▸ Written task
Return every record exactly as written.

▸ Source material
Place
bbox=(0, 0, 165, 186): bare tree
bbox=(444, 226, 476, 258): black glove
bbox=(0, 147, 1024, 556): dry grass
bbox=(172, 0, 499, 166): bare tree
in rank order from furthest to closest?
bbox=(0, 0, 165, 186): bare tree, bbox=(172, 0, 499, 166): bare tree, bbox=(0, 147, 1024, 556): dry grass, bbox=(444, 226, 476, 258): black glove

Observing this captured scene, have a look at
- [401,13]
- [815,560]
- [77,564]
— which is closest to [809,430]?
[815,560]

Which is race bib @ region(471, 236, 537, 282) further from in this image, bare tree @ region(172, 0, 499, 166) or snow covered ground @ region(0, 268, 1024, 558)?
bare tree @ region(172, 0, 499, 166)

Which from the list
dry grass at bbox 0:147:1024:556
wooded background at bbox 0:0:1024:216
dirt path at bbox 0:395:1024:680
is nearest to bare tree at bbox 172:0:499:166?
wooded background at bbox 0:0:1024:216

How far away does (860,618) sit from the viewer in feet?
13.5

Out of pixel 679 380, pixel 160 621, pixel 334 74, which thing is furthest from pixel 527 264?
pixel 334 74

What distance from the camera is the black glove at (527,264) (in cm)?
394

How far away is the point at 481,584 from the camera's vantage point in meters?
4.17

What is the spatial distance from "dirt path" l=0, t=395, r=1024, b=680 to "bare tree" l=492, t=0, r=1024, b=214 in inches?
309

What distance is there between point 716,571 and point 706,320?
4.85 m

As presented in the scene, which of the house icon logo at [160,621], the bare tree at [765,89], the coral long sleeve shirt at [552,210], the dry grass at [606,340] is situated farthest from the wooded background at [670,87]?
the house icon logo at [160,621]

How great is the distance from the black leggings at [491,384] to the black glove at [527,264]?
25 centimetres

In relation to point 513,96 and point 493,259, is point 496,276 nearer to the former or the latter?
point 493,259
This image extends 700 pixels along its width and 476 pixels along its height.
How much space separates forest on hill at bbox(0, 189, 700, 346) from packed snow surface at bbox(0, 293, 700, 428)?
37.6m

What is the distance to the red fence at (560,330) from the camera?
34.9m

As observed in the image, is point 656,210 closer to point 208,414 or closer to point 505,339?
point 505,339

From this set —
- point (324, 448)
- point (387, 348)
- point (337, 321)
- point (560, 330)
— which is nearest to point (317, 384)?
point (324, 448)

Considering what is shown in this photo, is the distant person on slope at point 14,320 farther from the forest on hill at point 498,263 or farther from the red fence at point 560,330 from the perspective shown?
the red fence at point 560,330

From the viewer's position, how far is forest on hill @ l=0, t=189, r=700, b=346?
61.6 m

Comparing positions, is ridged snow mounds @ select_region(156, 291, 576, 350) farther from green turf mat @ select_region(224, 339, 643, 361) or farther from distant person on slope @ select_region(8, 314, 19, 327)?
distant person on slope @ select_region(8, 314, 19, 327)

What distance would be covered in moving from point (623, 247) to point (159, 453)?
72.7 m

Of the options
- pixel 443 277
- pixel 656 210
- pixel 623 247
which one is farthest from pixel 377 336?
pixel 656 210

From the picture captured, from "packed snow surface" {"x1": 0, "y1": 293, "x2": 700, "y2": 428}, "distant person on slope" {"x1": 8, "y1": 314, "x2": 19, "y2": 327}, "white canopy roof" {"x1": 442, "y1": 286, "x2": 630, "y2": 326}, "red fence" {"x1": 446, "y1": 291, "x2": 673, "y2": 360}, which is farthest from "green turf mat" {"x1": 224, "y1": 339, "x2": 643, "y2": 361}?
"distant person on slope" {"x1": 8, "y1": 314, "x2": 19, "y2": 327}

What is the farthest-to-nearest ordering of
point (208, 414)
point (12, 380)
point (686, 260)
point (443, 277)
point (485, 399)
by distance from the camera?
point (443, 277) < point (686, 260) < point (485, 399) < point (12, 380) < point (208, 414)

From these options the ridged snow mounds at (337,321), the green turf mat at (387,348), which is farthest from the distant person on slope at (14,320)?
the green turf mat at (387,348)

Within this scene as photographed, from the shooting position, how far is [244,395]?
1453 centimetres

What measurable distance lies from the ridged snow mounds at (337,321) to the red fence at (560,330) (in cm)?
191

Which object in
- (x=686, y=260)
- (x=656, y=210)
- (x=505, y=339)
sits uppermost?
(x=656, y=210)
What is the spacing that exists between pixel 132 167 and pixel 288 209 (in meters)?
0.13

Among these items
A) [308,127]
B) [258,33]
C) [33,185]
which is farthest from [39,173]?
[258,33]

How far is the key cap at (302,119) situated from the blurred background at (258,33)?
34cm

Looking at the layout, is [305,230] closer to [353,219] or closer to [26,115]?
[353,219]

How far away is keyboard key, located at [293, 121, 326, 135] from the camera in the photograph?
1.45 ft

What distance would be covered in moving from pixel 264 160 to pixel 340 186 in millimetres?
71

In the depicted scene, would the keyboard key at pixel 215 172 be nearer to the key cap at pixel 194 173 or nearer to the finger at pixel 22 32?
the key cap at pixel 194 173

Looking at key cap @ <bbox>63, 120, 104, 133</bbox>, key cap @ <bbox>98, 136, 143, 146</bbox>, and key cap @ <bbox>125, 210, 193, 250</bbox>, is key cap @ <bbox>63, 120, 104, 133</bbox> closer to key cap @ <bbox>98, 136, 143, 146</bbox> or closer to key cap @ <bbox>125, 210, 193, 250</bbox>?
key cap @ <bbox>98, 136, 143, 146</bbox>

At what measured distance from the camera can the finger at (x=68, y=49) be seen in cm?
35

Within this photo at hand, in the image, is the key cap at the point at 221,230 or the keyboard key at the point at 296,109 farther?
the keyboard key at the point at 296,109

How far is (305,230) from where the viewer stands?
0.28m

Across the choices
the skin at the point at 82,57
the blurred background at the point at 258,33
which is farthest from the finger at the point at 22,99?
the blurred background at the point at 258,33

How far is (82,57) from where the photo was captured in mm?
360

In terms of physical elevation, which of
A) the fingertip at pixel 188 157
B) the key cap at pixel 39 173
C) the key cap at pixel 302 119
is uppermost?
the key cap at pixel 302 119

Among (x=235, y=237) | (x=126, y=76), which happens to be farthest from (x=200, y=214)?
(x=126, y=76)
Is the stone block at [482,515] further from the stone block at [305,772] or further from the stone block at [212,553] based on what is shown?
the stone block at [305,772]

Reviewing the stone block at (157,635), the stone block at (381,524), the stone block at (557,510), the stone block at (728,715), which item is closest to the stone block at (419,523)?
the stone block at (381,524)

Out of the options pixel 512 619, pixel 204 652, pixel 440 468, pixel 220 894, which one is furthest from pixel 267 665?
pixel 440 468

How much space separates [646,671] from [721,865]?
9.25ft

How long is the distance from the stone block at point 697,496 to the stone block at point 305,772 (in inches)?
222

▸ Problem solution
Place
bbox=(0, 0, 165, 186): bare tree
bbox=(444, 226, 476, 258): black glove
bbox=(0, 147, 1024, 556): dry grass
bbox=(172, 0, 499, 166): bare tree
in rank order from furthest to closest?
bbox=(0, 0, 165, 186): bare tree, bbox=(172, 0, 499, 166): bare tree, bbox=(0, 147, 1024, 556): dry grass, bbox=(444, 226, 476, 258): black glove

Observing this captured scene, have a look at
- [401,13]
- [815,560]
- [77,564]
— which is closest to [809,430]?
[815,560]

Which is race bib @ region(471, 236, 537, 282) further from in this image, bare tree @ region(172, 0, 499, 166) or snow covered ground @ region(0, 268, 1024, 558)?
bare tree @ region(172, 0, 499, 166)

Which from the list
dry grass at bbox 0:147:1024:556
wooded background at bbox 0:0:1024:216
dirt path at bbox 0:395:1024:680
is nearest to bare tree at bbox 172:0:499:166?
wooded background at bbox 0:0:1024:216

How far away does (860,618) sit from the viewer in feet?
13.5

Out of pixel 679 380, pixel 160 621, pixel 334 74, which thing is furthest from pixel 527 264?
pixel 334 74

What distance from the camera is the black glove at (527,264) (in cm)?
394

How far away is the point at 481,584 from the camera's vantage point in meters?
4.17

What is the spatial distance from "dirt path" l=0, t=395, r=1024, b=680 to "bare tree" l=492, t=0, r=1024, b=214 in inches?
309

What distance is there between point 716,571 and point 706,320?
4.85 m

As presented in the scene, which of the house icon logo at [160,621], the bare tree at [765,89], the coral long sleeve shirt at [552,210], the dry grass at [606,340] is situated farthest from the wooded background at [670,87]?
the house icon logo at [160,621]

How great is the distance from the black leggings at [491,384] to the black glove at [527,264]?
25 centimetres

In relation to point 513,96 and point 493,259, is point 496,276 nearer to the former or the latter?
point 493,259
This image extends 700 pixels along its width and 476 pixels along its height.
How much space separates forest on hill at bbox(0, 189, 700, 346) from packed snow surface at bbox(0, 293, 700, 428)?
37.6m

What is the distance to the red fence at (560,330) from the camera?
34.9m

As observed in the image, is point 656,210 closer to point 208,414 or closer to point 505,339?
point 505,339

From this set —
- point (324, 448)
- point (387, 348)
- point (337, 321)
- point (560, 330)
— which is nearest to point (317, 384)?
point (324, 448)

Considering what is shown in this photo, is the distant person on slope at point 14,320 farther from the forest on hill at point 498,263 or farther from the red fence at point 560,330 from the perspective shown?
the red fence at point 560,330

From the viewer's position, how far is forest on hill @ l=0, t=189, r=700, b=346?
61.6 m

Comparing positions, is ridged snow mounds @ select_region(156, 291, 576, 350) farther from green turf mat @ select_region(224, 339, 643, 361) or farther from distant person on slope @ select_region(8, 314, 19, 327)?
distant person on slope @ select_region(8, 314, 19, 327)

What distance would be covered in moving from point (623, 247) to point (159, 453)?
72.7 m

Of the options
- pixel 443 277
- pixel 656 210
- pixel 623 247
which one is farthest from pixel 377 336?
pixel 656 210

From the picture captured, from "packed snow surface" {"x1": 0, "y1": 293, "x2": 700, "y2": 428}, "distant person on slope" {"x1": 8, "y1": 314, "x2": 19, "y2": 327}, "white canopy roof" {"x1": 442, "y1": 286, "x2": 630, "y2": 326}, "red fence" {"x1": 446, "y1": 291, "x2": 673, "y2": 360}, which is farthest from "green turf mat" {"x1": 224, "y1": 339, "x2": 643, "y2": 361}?
"distant person on slope" {"x1": 8, "y1": 314, "x2": 19, "y2": 327}

What is the farthest-to-nearest ordering of
point (208, 414)
point (12, 380)
point (686, 260)
point (443, 277)
point (485, 399)
by distance from the camera?
point (443, 277) < point (686, 260) < point (485, 399) < point (12, 380) < point (208, 414)

From these options the ridged snow mounds at (337,321), the green turf mat at (387,348), which is farthest from the distant person on slope at (14,320)?
the green turf mat at (387,348)

Within this scene as photographed, from the shooting position, how far is [244,395]?
1453 centimetres

What measurable distance lies from the ridged snow mounds at (337,321) to the red fence at (560,330) (in cm)?
191

Which object in
- (x=686, y=260)
- (x=656, y=210)
- (x=505, y=339)
sits uppermost?
(x=656, y=210)
What is the spacing that exists between pixel 132 167 and pixel 288 209 (in meters)?
0.13

Among these items
A) [308,127]
B) [258,33]
C) [33,185]
which is farthest from [39,173]?
[258,33]

How far is the key cap at (302,119) situated from the blurred background at (258,33)?
34cm

Looking at the layout, is [305,230] closer to [353,219] or closer to [26,115]?
[353,219]

How far away is keyboard key, located at [293, 121, 326, 135] from the camera in the photograph?
1.45 ft

What distance would be covered in moving from pixel 264 160 to pixel 340 186 in millimetres?
71

In the depicted scene, would the keyboard key at pixel 215 172 be nearer to the key cap at pixel 194 173 or nearer to the finger at pixel 22 32?
the key cap at pixel 194 173

Looking at key cap @ <bbox>63, 120, 104, 133</bbox>, key cap @ <bbox>98, 136, 143, 146</bbox>, and key cap @ <bbox>125, 210, 193, 250</bbox>, is key cap @ <bbox>63, 120, 104, 133</bbox> closer to key cap @ <bbox>98, 136, 143, 146</bbox> or closer to key cap @ <bbox>125, 210, 193, 250</bbox>?
key cap @ <bbox>98, 136, 143, 146</bbox>

At what measured distance from the camera can the finger at (x=68, y=49) be seen in cm?
35

Within this photo at hand, in the image, is the key cap at the point at 221,230 or the keyboard key at the point at 296,109 farther?
the keyboard key at the point at 296,109

How far is (305,230) from where the viewer stands?
0.28m

Across the choices
the skin at the point at 82,57
the blurred background at the point at 258,33
which is farthest from the finger at the point at 22,99?
the blurred background at the point at 258,33

How far is (82,57) from where the photo was captured in mm?
360

In terms of physical elevation, which of
A) the fingertip at pixel 188 157
B) the key cap at pixel 39 173
C) the key cap at pixel 302 119
is uppermost?
the key cap at pixel 302 119

Among (x=235, y=237) | (x=126, y=76), which happens to be farthest from (x=200, y=214)?
(x=126, y=76)
Is the stone block at [482,515] further from the stone block at [305,772] or further from the stone block at [212,553] based on what is shown?
the stone block at [305,772]

Reviewing the stone block at (157,635), the stone block at (381,524), the stone block at (557,510), the stone block at (728,715), which item is closest to the stone block at (419,523)?
the stone block at (381,524)

Out of the options pixel 512 619, pixel 204 652, pixel 440 468, pixel 220 894, which one is furthest from pixel 267 665?
pixel 440 468

How much space separates [646,671] from [721,865]?
9.25ft

How long is the distance from the stone block at point 697,496 to the stone block at point 305,772 (in inches)?
222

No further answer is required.